*** Opening of Document section ***
Compilation album of rarities by Jars of Clay
- Released: November 1999
- Genre: Contemporary Christian music; folk music;
- Length: 43:36
- Label: Essential
- Producer: Jars Of Clay; Stephen Lipson (on "Fly Farther");

Jars of Clay chronology
| Front Yard Luge (1999) | The White Elephant Sessions (1999) | Jar of Gems (2001) |

= The White Elephant Sessions =

The White Elephant Sessions is a rarities and demo version album by American Christian band Jars of Clay, released in conjunction with the band's third studio album If I Left the Zoo. Several of the tracks come straight from the demo recording sessions for If I Left The Zoo, entitled the Tweed Horse Sessions.

Professional ratings
Review scores
| Source | Rating |
| Jesus Freak Hideout |  |

==The title and cover==

The title is a play on the fact that a white elephant is a rarity, and the cover of If I Left the Zoo had a grey elephant on it.
*** Close of Document section ***
:: Work order A ::
Answer these questions using the page on The White Elephant Sessions:
(i) Which label released the album?
(ii) What name was given to the demo recording sessions for If I Left The Zoo?
(iii) What animal appeared on the cover of If I Left the Zoo?
:: Work order B ::
From the page on The White Elephant Sessions, output the section that opens with the words containing "The White Elephant Sessions is" and closes with "Tweed Horse Sessions.".
:: Work order C ::
For each statement, indicate whether it agrees with the page on The White Elephant Sessions. Support each verdict with the decisive words of the page.
(i) The album was released in November 1999.
(ii) Stephen Lipson produced every track on the album.
(iii) The album was released in conjunction with the band's second studio album.
*** Opening of Information provided ***
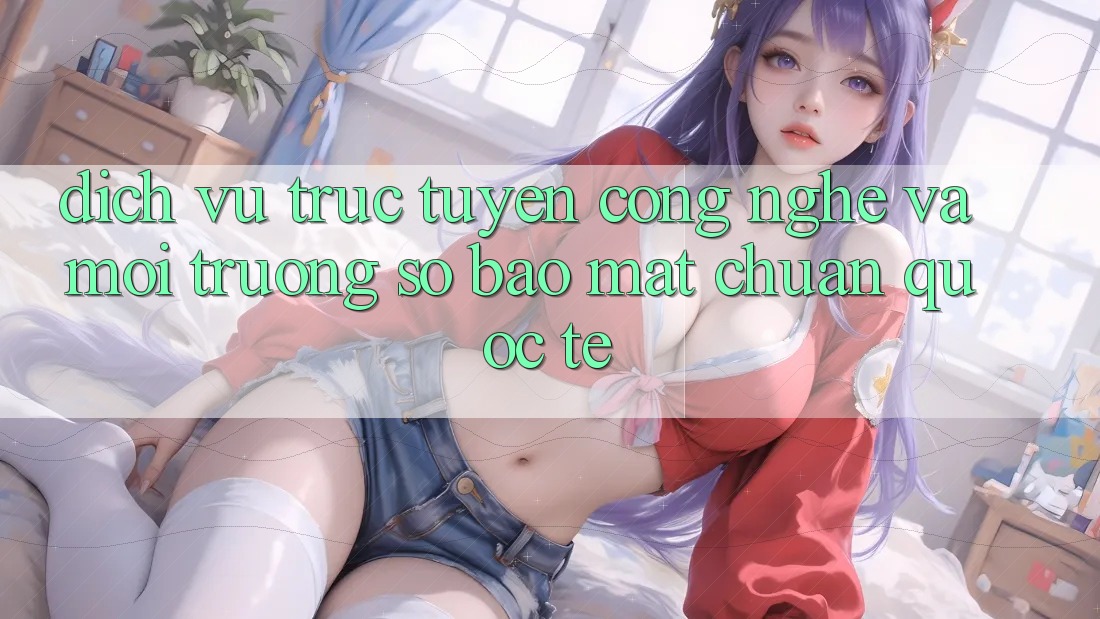 Dịch vụ trực tuyến Công Nghệ Và Môi trường số Bảo Mật Chuẩn Quốc Tế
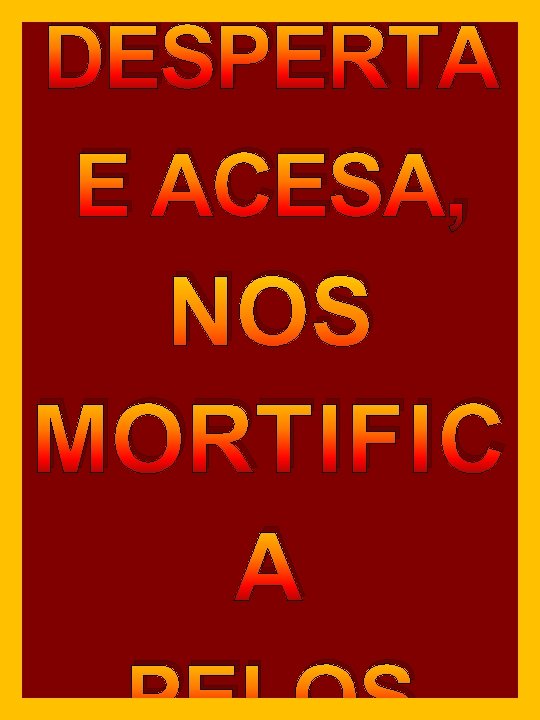 DESPERTA E ACESA, NOS MORTIFIC A DESPERTA E ACESA, NOS MORTIFIC A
*** Close of Information provided ***
:: Your response A ::
(i) Essential
(ii) The Tweed Horse Sessions
(iii) A grey elephant

:: Your response B ::
The White Elephant Sessions is a rarities and demo version album by American Christian band Jars of Clay, released in conjunction with the band's third studio album If I Left the Zoo. Several of the tracks come straight from the demo recording sessions for If I Left The Zoo, entitled the Tweed Horse Sessions.

:: Your response C ::
(i) Yes: "Released: November 1999"
(ii) No: "Producer: Jars Of Clay; Stephen Lipson (on "Fly Farther")"
(iii) No: "released in conjunction with the band's third studio album If I Left the Zoo"